A common question when folks encounter our family on the trails or hear of our long miles and long epic stories of adventures is: “How do you do it with kids?”

I decided in order to attempt to answer this common question I would hit up my own set of experts in the field – my very own wild and free, slightly feral children: ‘buckets’ age 11 and ‘monkey’ age 7.

These two combined have climbed hundreds of mountains, logged thousands of miles on trails, have been both above 14,000 elevation and below sea level, backpacked some of the most beautiful wilderness areas, are experienced rock climbers both indoors and outdoors, and can complain louder and longer than any other soul I know. I present to you some helpful tips from two of the most delightfully helpful wild children to help get you and your young children outdoors backpacking.

Backpacking With Kids: Mom Tested & Kid Approved

Hide and Seek

Side note: I do not actually recommend playing Hide and Seek while in the wilderness. As much as we love Search and Rescue, you definitely do not want to need to call for their assistance in case the hiding morphs into lost. 

So, what is a fun way to keep the family going when the trees get tiring? Conversational games! Conversation games are games that require only conversational ability, or simply put – you just need to talk.

These games can be played almost anywhere with almost anyone and are perfect for backpacking since they require no need to add to your base weight. These games will help the young ones be distracted from any physical discomfort they may be experiencing. It also will take the focus away from ‘how much farther’ and center it simply on enjoying being in the moment. When the miles get long and laborious, try busting out an easy game that everyone can contribute to. 

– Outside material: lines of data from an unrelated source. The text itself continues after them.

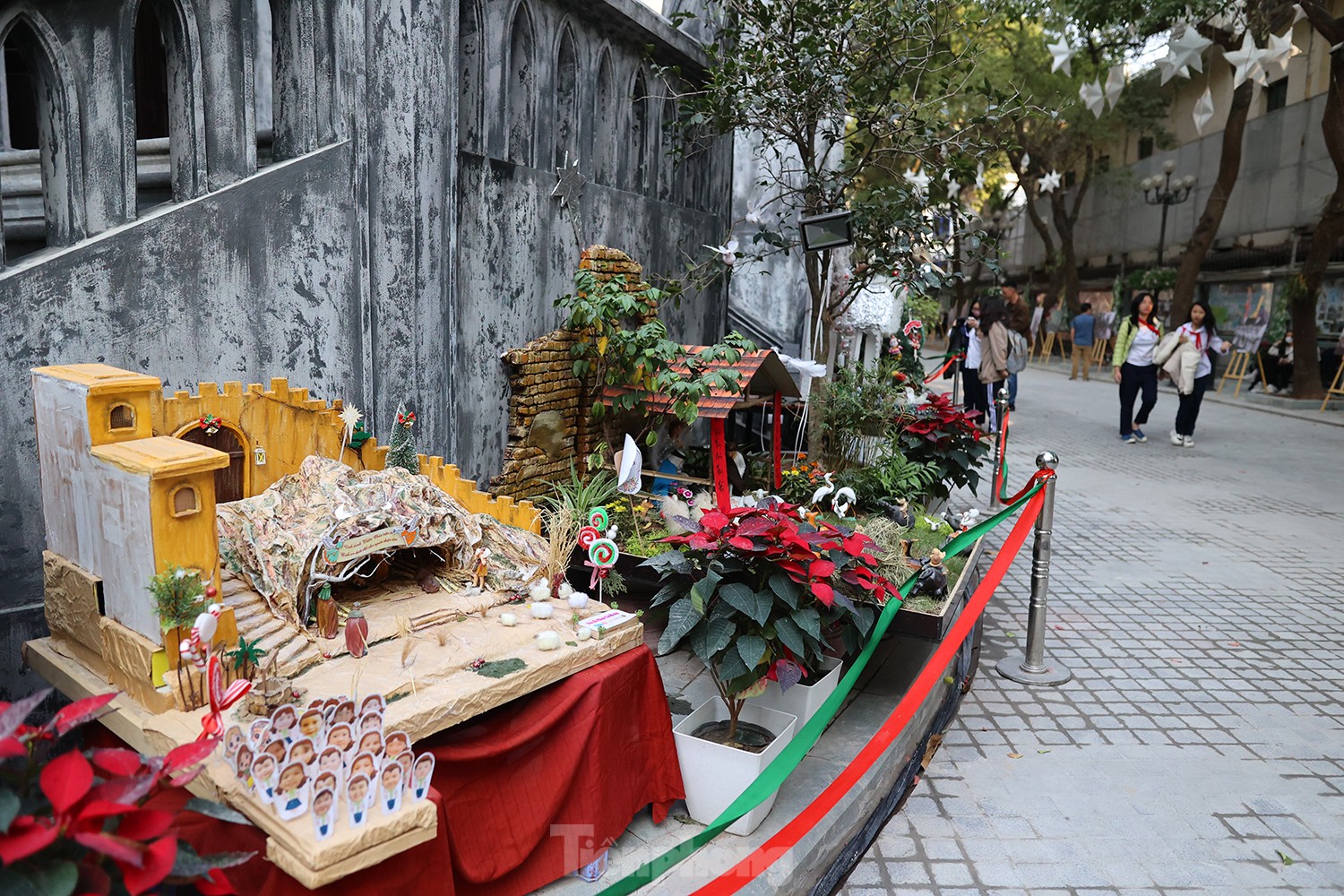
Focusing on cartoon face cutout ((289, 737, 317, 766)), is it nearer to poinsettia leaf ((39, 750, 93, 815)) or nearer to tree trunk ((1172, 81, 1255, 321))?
poinsettia leaf ((39, 750, 93, 815))

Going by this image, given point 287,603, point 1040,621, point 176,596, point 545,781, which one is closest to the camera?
point 176,596

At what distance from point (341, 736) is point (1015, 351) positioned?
12.2 meters

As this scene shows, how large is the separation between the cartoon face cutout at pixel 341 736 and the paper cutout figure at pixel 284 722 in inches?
4.2

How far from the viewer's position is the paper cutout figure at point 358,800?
2.43 m

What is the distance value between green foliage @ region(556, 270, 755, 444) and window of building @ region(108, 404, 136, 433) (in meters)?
3.19

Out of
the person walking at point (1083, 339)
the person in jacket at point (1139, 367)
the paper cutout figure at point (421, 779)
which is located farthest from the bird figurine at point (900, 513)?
the person walking at point (1083, 339)

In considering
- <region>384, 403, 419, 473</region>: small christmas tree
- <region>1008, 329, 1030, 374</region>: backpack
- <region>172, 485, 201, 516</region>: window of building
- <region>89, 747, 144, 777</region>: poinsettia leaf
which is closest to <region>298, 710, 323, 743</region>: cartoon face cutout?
<region>89, 747, 144, 777</region>: poinsettia leaf

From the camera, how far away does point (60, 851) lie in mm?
1921

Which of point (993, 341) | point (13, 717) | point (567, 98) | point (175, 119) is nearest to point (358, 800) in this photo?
point (13, 717)

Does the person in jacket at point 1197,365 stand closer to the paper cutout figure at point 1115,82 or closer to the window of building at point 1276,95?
the paper cutout figure at point 1115,82

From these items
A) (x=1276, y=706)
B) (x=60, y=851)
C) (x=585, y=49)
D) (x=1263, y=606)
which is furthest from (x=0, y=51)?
(x=1263, y=606)

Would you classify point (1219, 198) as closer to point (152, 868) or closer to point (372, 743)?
point (372, 743)

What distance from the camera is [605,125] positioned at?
7.34m

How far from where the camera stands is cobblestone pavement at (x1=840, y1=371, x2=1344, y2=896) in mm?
3850
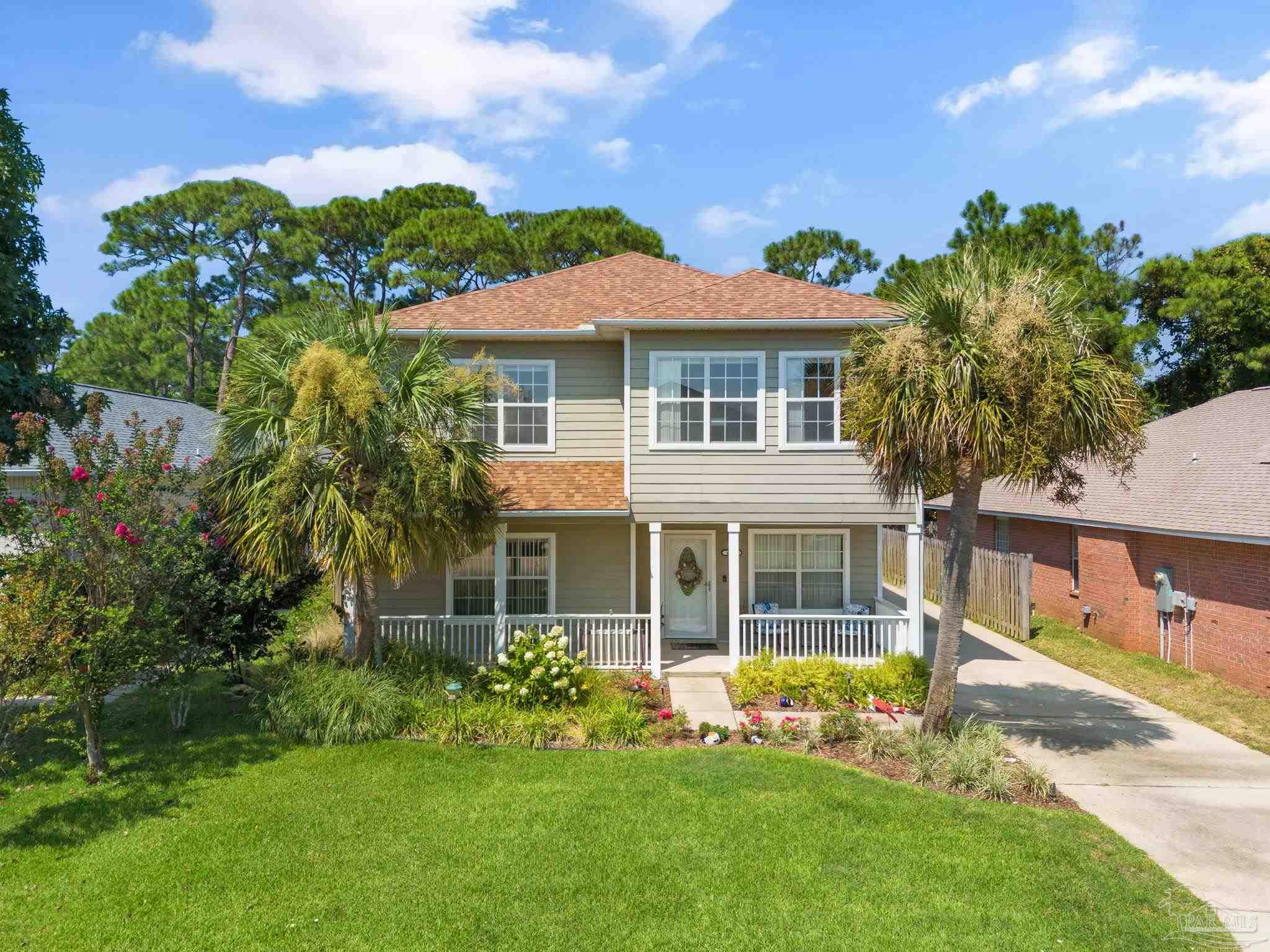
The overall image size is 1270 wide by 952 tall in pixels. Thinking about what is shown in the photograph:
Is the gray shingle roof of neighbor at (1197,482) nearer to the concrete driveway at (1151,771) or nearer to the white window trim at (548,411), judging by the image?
the concrete driveway at (1151,771)

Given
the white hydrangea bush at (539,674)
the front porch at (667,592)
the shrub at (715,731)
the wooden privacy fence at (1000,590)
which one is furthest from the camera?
the wooden privacy fence at (1000,590)

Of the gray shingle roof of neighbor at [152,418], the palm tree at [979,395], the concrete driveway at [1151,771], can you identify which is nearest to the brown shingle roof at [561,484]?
the palm tree at [979,395]

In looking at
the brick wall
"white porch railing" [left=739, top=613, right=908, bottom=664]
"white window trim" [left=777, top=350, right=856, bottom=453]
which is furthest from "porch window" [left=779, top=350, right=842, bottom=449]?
the brick wall

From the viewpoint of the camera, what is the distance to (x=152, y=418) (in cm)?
1969

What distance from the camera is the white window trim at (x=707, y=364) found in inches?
483

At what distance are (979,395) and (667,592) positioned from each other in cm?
771

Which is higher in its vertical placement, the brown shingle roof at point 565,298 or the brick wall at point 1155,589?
the brown shingle roof at point 565,298

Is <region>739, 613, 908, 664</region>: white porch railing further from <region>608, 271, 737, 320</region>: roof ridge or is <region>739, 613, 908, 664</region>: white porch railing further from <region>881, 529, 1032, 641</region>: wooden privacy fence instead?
<region>608, 271, 737, 320</region>: roof ridge

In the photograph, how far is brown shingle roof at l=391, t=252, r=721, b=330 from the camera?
526 inches

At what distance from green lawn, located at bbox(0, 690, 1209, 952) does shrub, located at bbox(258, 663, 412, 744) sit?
0.54 meters

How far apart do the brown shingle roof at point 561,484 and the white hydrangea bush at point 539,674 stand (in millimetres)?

Here are some of our favorite games:

  • Name Ten. The classic conversation game in which one person declares a category such as sports/cartoons/animals and the other members of the family must come up with ten examples of that category. The kids will love this game because the person who came up with the category gets to determine whether the examples fit or not. Hello – in control over siblings winning! 
  • I Spy. This game traditionally is a long car trip distractor. It is pretty simple starting with the phrase ‘I spy with my little eye something…’ and then one descriptor is added such as black, furry, moving-right-towards-us-ah-it’s-a-bear. Okay maybe not that last descriptor. The other family members take turns trying to guess what the item is. The person who guesses then gets to be the “spy.”
  • Questions Only. Everything anyone says must be stated in the form of a question. Think Jeopardy answers only. This conversation game is incredibly simple, has no real winner or concrete ending, it will keep you giggling and like it or not, it may just crop back up hours after you thought it was finished. It truly is the baby shark of conversational games. 
  • Alphabet Game. This game is both easy for the ABC seasoned as well as a great secret educational tool for those working on phonics. One participant chooses a topic such as animals/places/food and other family members take turns naming an object that matches the letter landed upon. If someone can not find any X names animal they are out! It’s a cut throat, every man for themselves preschool world we live in. 

Treats On A String Motivation 

If you ever hike with us or have passed us on the trail there is a strong chance you may have heard one of us holler ‘pit stop’ up into the pines. I pack the kids favorite candy and every few miles we enjoy a sweet, sugary snack to keep going. Although classic trail trash food such as gummy bears, Swedish fish and skittles are preferred, here are some other treats that range from healthy to just plain fun: 

  • Nut Butter. I love classic peanut butter but these days you can pretty much get any type of nut butter goodness. For the trail, look for single-serving packets or multi-serving pouches. Some options include almond, hazelnut, tahini, chocolate, and maple versions! 
  • Jerky. Jerky is meat candy in our household. With so many types from bison to alligator you can munch on all the animals without worry of refrigeration. 
  • Dark chocolate. Described as the perfect energy food combination of sugar, fat, and a little caffeine – dark chocolate is a great pick me up. Just be mindful it’s a cold weather friend unless you like dark chocolate goo. 
  • Bars. Cliff bars, Luna bars, Kind bars and more! Our family does not eat these condensed treats often so when I whip one out on the trail there are usually audible cheers of delight. Easy to pack, not messy and lightweight; trail inspired bars are great motivation to keep going. 
  • Dried Fruit. It’s nature’s candy, am I right? Fruity deliciousness without worries of bruising or any awkward busted banana encounters. Dried apples are my very favorite and donations are always accepted for my stash. 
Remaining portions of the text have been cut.